STRATEGY
Renault's Next-gen Strategy
The tractor maker unveils its high
horse-power gameplan to grab a slice of the Indian pie.
By Ranju
Sarkar
It was
just the kind of market entry French auto company Renault could have hoped
for. Two weeks after it bought a 20 per cent stake in International
Tractors Ltd (ITL) to mark its India debut, it got a letter from the owner
of a 34-horse power (hp) Renault tractor bought almost 50 years ago.
Having heard about Renault's tie up in
India, the farmer-a grandson of the original owner-had written to tell the
company about his family's unique experience with the French tractor.

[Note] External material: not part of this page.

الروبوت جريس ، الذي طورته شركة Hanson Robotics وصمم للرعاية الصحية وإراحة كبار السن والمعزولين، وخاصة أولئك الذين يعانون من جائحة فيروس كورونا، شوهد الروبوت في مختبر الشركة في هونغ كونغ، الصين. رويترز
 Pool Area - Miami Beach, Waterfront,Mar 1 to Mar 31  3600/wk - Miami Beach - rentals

Relying entirely on the service manual that came with the tractor, its
owners had managed to keep it chugging along all these years.
Renault needs such happy stories and more.
It is the latest entrant into the Rs 6,500-crore tractors market that
already has names like Case New Holland, John Deere, and Same of Italy
jockeying for space in the higher hp tractor segment. The Rs 40-crore
investment in ITL is Renault's vehicle into the 50-hp and above category.
Says Bruno Morange, 53, President-Directeur Generale: ''The Indian market
is graduating to higher horse-power tractors, and we feel we are ideally
placed to tap the growth.''
After the US, India is the world's largest
tractor market, with 2,60,773 tractors getting sold last year. Renault
plans to introduce its Ceres tractors in the range of 55-85 hp. The
new-generation machines will sport synchronised gears, oil-immersed
brakes, hydraulic steering, and four-wheel drive. The price? Rs 3.50 lakh.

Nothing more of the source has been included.